Human tumors xenografted in immunodeficient mice are crucial models in nuclear medicine to evaluate the effectiveness of candidate diagnostic and therapeutic compounds. However, little attention has been focused on the biological profile of the host model and its potential effects on the bio-distribution and tumor targeting of the tracer compound under study. We specifically investigated the dissimilarity in bio-distribution of 111In-DTPA-5A10, which targets free Prostate Specific Antigen (fPSA), in two animal models.
In vivo bio-distribution studies of 111In-DTPA-5A10 were performed in immunodeficient BALB/c-nu or NMRI-nu mice with subcutaneous (s.c.) LNCaP tumors.
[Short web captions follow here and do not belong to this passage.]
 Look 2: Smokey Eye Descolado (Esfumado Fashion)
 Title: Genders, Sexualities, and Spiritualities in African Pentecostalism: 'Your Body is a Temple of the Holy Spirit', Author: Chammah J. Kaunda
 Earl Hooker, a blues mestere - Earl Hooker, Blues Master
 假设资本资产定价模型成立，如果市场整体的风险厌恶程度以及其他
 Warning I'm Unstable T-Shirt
Targeting-specificity of the tracer was assessed by quantifying the uptake in (a) mice with s.c. xenografts of PSA-negative DU145 cells as well as (b) BALB/c-nu or NMRI-nu mice co-injected with an excess of non-labeled 5A10. Finally, the effect of neonatal Fc-receptor (FcRn) inhibition on the bio-distribution of the conjugate was studied by saturating FcRn-binding capacity with nonspecific IgG1.
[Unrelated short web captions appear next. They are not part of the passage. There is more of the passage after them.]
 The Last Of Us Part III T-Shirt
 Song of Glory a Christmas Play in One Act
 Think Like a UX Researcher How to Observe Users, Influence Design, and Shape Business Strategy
The inherent biological attributes of the mouse model substantially influenced the bio-distribution and pharmacokinetics of 111In-DTPA-5A10. With LNCaP xenografts in BALB/c-nu mice (with intact B and NK cells but with deficient T cells) versus NMRI-nu mice (with intact B cells, increased NK cells and absent T cells), we observed a significantly higher hepatic accumulation (26±3.9 versus 3.5±0.4 %IA/g respectively), and concomitantly lower tumor uptake (25±11 versus 52±10 %IA/g respectively) in BALB/c-nu mice. Inhibiting FcRn by administration of nonspecific IgG1 just prior to 111In-DTPA-5A10 did not change tumor accumulation significantly.
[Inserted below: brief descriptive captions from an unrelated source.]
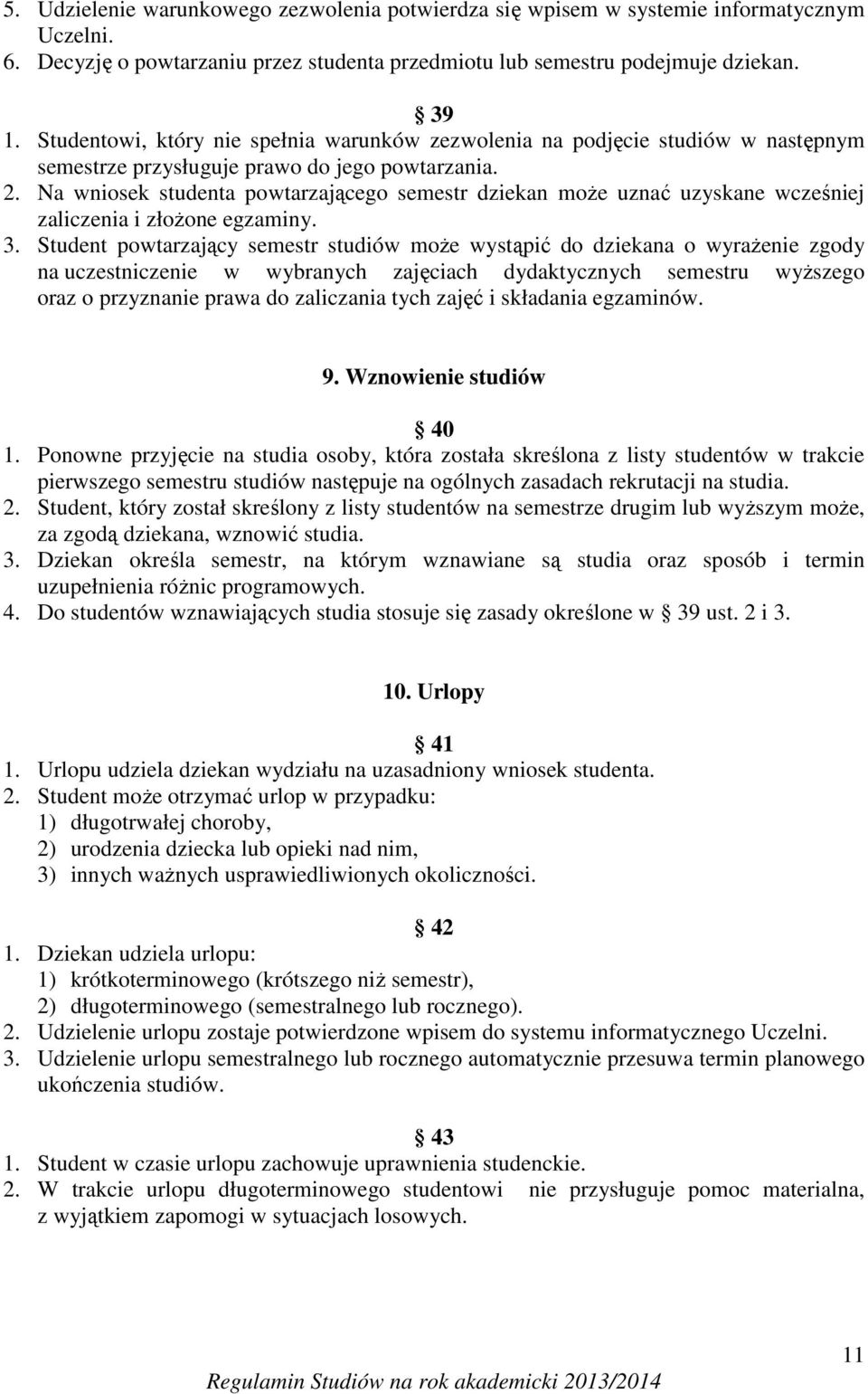 Na wniosek studenta powtarzającego semestr dziekan może uznać uzyskane wcześniej zaliczenia i złożone egzaminy. 3.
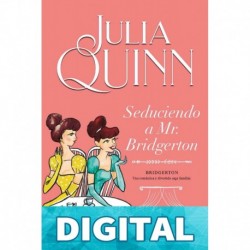 Seduciendo a Mr. Bridgerton (Bridgerton 4) Julia Quinn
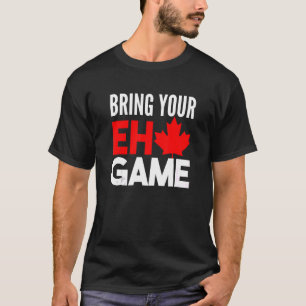 T-shirt Canada Hockey Apportez Votre Jeu Eh Canadien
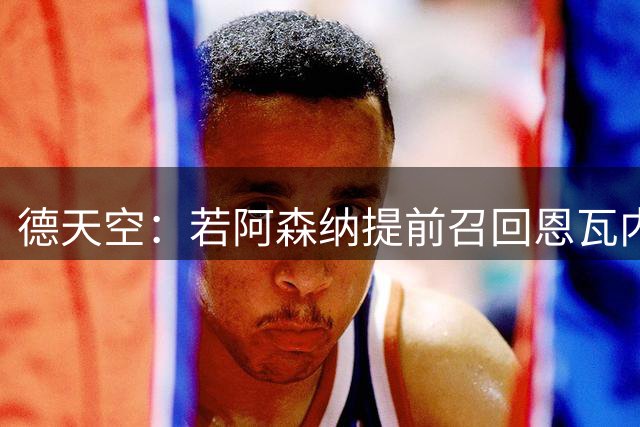 德天空：若阿森纳提前召回恩瓦内里，多特将无需承担租借费用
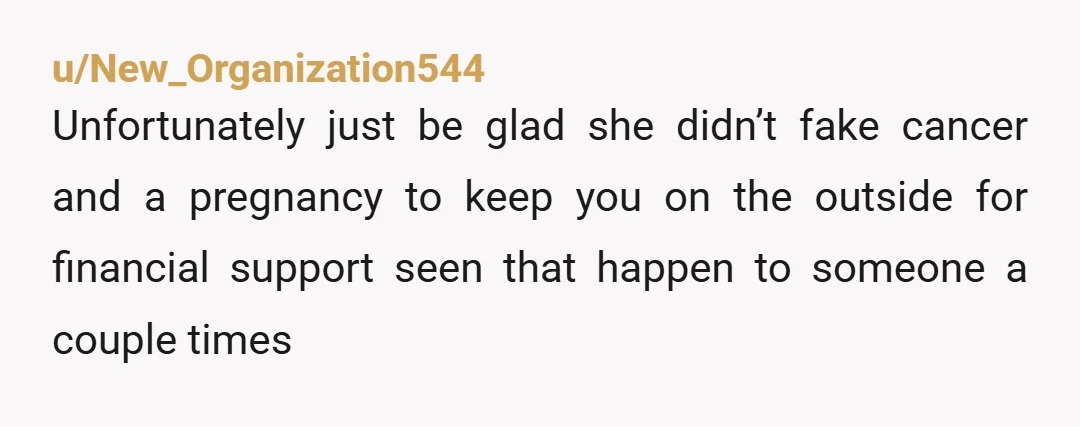 u/jcmarcell Yeah I'm with the guy that said she used you for financial support gang. I hate to be the one to say yes it does happen and yes, as...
We demonstrated that the choice of immunodeficient mouse model importantly influence the bio-distribution of 111In-DTPA-5A10. This study further highlighted important considerations in the evaluation of preclinical tracers, with respect to gaining information on their performance in the translational setting. Investigators utilizing xenograft models need to assess not only radiolabeling strategies, but also the host immunological status.